Si pemabuk dengan gemetar meraba raba saku bajunya,untuk mencari uang yang barangkali masih ada.
Dengan setengah sadar, ia masih ingat sepertinya masih punya uang di saku bajunya, tapi ia heran tangannya tak menemukan apapun.
“Kalau kamu tidak menyerahkan uangmu, kamu akan kami bunuh” perampok kedua mengancam dengan sadis sambil menempelkan pisau di leher si pemabuk.
Dengan gemetar, si pemabuk menjawab : “Beri aku waktu sebentar”.
Perampok itu menarik kembali pisaunya.
Pemabuk itu lalu berlutut di tanah, kedua telapak tangannya menengadah ke langit.
Ia berdoa di dalam hati “Tuhan, tolonglah aku, jika ENGKAU selamatkan aku dari para perampok ini, aku berjanji tidak akan mabuk mabukan lagi”
Begitu selesai berdoa, ia merasakan ada sesuatu yang jatuh dari dalam bajunya. Ternyata, sekeping uang perak.
Menyadari bahwa ia sudah mendapatkan yang ia butuhkan, ia segera melanjutkan , “Tuhan, lupakan doaku”.
Ini hanyalah sebuah anekdot lawas.
Mungkin kita sering menjumpainya dalam versi yang berbeda.
Seperti biasa, anekdot ini menyindir perilaku kita lewat kelakuan si pemabuk.
Pemabuk ini menganggap uang yang jatuh dari sakunya bukan pemberian Tuhan atas doanya , sehingga ia punya alasan untuk tetap mabuk mabukan lagi.

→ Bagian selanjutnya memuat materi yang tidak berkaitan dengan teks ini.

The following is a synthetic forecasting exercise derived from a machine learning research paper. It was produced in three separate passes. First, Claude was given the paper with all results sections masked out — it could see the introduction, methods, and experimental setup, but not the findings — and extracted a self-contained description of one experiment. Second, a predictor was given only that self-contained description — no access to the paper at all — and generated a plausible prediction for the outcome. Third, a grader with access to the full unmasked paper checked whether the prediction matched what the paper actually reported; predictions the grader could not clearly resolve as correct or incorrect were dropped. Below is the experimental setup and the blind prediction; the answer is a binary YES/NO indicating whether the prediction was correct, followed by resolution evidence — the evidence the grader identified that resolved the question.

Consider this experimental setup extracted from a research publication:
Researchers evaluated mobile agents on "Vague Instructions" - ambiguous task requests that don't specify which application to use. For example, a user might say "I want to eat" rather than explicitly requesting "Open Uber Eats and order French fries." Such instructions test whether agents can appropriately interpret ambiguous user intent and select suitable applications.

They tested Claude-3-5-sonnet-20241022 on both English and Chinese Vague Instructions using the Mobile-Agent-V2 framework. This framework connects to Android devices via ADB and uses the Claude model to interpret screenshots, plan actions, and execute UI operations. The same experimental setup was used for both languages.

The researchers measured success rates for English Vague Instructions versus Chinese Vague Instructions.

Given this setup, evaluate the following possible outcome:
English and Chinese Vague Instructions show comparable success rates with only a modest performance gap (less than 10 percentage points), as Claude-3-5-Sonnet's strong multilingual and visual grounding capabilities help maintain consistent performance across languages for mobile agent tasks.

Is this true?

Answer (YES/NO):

Ini persis seperti kelakukan kita,.Saat dilantik memegang jabatan atau profesi, kita bersumpah.
Kita begitu mudah berjanji, seringkali atas nama Tuhan, dan begitu mudah pula melupakannya.
Saat menikah, kita berjanji.
Waktu berbisnis dengan orang lain, kita juga berjanji.
Tapi………….
Betapa mudah kita melanggar janji yang sudah kita sepakati.Kita menganggap gaji yang kita terima atau kesetiaan pada pasangan hidup , sebagai uang koin yang jatuh begitu saja dari baju kita.
Lebih buruk lagi, kita tidak mau mengakui bahwa kita telah melanggar janji.